L’analyse de Khamenei n’est pas loin du compte. Les présidents américains successifs ont travaillé dur pour persuader le régime khoméniniste de Téhéran de modifier certains aspects de sa politique étrangère, sans succès jusqu’à présent.

 

La raison peut être l’incapacité ou la réticence des présidents américains successifs et d’une bonne partie de l’élite politique et culturelle américaine à bien comprendre la nature du régime khoméiniste.

Jimmy Carter croyait que la prise de pouvoir khoméiniste représentait le retour de la religion au centre de la vie publique.

Son administration a décrit Khomeini comme “un saint homme” et “le Gandhi de l’Islam”. Carter écrivit des lettres à Khomeini “comme un homme de foi à un homme de foi”. Il a même ordonné la reprise des livraisons d’armes à Téhéran. On sait tous ce que ça a fait à Carter.

 

Le président Ronald Reagan, qui s’était rendu en Iran juste un an avant la révolution, pensait mieux connaître les Iraniens. Il les décrivait comme des “marchands de tapis et des négociants”. En conséquence, il a fait passer en contrebande des armes dont les mollahs avaient besoin pour empêcher l’armée irakienne d’avancer plus loin vers l’Iran. Il a également envoyé un énorme gâteau en forme de cœur et un exemplaire dédicacé de la Bible et deux pistolets ultra-modernes comme cadeaux pour l’ayatollah.

Quelques lignes:
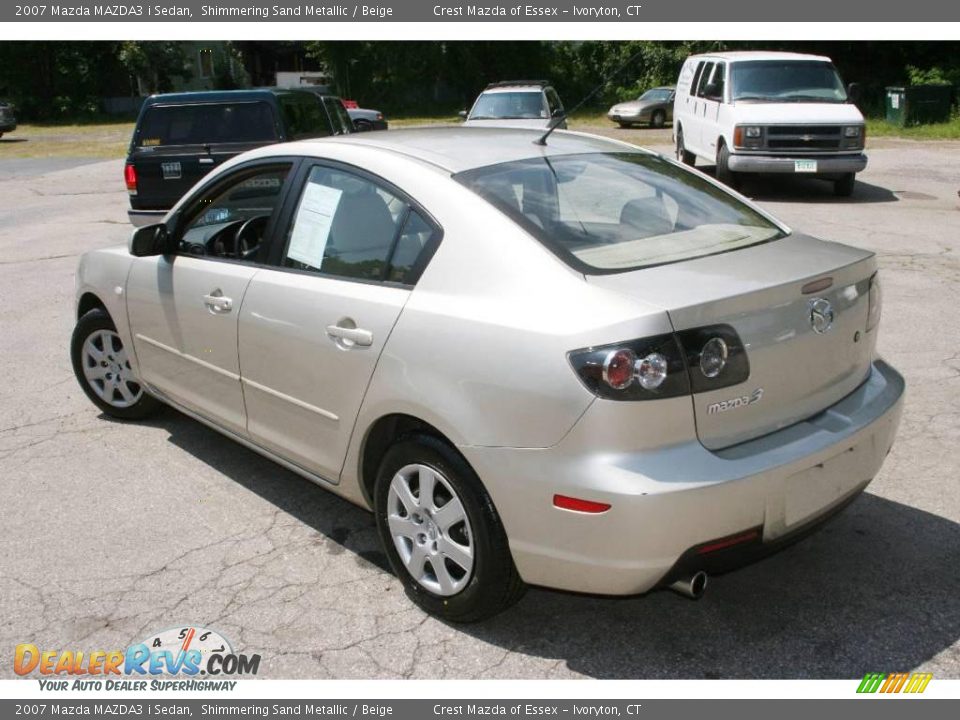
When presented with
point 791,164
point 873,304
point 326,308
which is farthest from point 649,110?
point 326,308

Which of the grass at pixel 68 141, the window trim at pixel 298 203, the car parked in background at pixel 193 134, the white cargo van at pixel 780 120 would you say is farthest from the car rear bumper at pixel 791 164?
the grass at pixel 68 141

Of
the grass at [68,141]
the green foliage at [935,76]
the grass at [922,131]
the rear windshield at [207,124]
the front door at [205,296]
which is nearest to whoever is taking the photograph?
the front door at [205,296]

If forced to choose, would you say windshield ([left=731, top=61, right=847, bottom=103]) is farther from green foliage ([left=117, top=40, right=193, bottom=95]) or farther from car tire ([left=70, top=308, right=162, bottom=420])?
green foliage ([left=117, top=40, right=193, bottom=95])

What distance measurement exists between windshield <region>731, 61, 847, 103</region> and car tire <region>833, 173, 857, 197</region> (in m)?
1.15

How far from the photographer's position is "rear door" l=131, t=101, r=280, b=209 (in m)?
10.9

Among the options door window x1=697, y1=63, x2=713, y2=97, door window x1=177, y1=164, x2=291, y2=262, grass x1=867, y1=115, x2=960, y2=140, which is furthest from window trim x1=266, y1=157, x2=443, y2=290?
grass x1=867, y1=115, x2=960, y2=140

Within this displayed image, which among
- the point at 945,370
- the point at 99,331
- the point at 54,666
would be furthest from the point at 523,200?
the point at 945,370

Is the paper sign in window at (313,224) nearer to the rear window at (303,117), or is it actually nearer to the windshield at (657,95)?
the rear window at (303,117)

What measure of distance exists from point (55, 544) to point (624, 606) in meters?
2.48

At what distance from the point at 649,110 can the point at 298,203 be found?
2721cm

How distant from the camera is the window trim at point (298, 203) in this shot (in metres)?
3.39

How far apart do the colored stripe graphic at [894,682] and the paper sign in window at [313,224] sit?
2486 mm

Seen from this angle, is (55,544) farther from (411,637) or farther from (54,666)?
(411,637)

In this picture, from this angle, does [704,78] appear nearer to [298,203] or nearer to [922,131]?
[922,131]
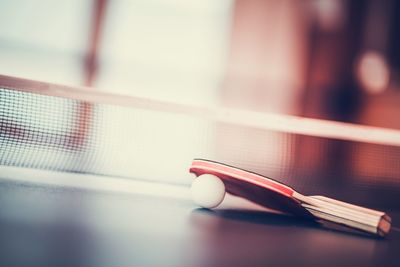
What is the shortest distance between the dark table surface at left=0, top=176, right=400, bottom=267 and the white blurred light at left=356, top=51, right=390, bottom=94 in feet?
12.3

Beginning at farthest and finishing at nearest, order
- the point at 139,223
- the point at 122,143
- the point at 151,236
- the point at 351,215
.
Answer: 1. the point at 122,143
2. the point at 351,215
3. the point at 139,223
4. the point at 151,236

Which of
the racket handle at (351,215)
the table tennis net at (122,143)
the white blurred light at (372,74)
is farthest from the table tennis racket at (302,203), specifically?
the white blurred light at (372,74)

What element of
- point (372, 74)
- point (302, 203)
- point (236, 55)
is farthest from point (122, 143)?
point (372, 74)

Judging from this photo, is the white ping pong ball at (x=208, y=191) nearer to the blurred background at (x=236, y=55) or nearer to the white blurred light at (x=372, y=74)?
the blurred background at (x=236, y=55)

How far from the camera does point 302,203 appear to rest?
1224 millimetres

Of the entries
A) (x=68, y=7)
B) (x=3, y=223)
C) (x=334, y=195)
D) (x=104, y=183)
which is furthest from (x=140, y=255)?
(x=68, y=7)

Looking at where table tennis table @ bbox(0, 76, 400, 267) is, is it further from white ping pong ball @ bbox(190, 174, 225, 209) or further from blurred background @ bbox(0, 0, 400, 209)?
blurred background @ bbox(0, 0, 400, 209)

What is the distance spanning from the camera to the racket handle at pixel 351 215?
1.11m

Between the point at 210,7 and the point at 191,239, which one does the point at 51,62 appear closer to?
the point at 210,7

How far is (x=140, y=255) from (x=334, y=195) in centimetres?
155

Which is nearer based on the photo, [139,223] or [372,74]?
[139,223]

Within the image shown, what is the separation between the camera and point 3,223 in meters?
0.73

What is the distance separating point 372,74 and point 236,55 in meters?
1.66

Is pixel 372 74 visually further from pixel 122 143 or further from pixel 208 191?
pixel 208 191
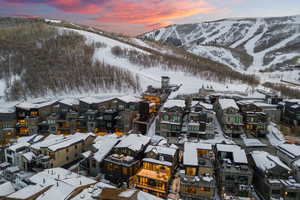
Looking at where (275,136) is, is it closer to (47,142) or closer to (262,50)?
(47,142)

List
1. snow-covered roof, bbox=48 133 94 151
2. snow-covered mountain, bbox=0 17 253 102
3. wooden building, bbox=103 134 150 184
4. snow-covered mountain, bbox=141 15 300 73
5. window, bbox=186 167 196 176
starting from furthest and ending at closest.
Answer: snow-covered mountain, bbox=141 15 300 73 < snow-covered mountain, bbox=0 17 253 102 < snow-covered roof, bbox=48 133 94 151 < wooden building, bbox=103 134 150 184 < window, bbox=186 167 196 176

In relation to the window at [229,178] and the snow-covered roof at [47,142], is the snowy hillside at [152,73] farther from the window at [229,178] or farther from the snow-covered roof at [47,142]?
the window at [229,178]

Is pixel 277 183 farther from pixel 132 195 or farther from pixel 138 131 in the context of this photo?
pixel 138 131

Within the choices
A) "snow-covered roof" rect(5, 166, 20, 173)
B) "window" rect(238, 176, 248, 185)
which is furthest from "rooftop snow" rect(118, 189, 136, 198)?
"snow-covered roof" rect(5, 166, 20, 173)

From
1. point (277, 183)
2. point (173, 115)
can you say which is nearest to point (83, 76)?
point (173, 115)

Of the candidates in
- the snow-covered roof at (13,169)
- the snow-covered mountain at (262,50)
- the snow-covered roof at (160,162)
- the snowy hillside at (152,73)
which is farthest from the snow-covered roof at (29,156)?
the snow-covered mountain at (262,50)

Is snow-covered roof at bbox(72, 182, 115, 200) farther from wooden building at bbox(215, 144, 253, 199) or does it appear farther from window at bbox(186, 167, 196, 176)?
wooden building at bbox(215, 144, 253, 199)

But de l'exercice: Recopiez le passage du texte sur les présidents américains face au régime iranien, depuis « Son administration a » jusqu'à « fait à Carter. », en substituant « la capitale iranienne » à « Téhéran ». Vous pouvez vous passer de ces lignes.

Résultat complet:
Son administration a décrit Khomeini comme “un saint homme” et “le Gandhi de l’Islam”. Carter écrivit des lettres à Khomeini “comme un homme de foi à un homme de foi”. Il a même ordonné la reprise des livraisons d’armes à la capitale iranienne. On sait tous ce que ça a fait à Carter.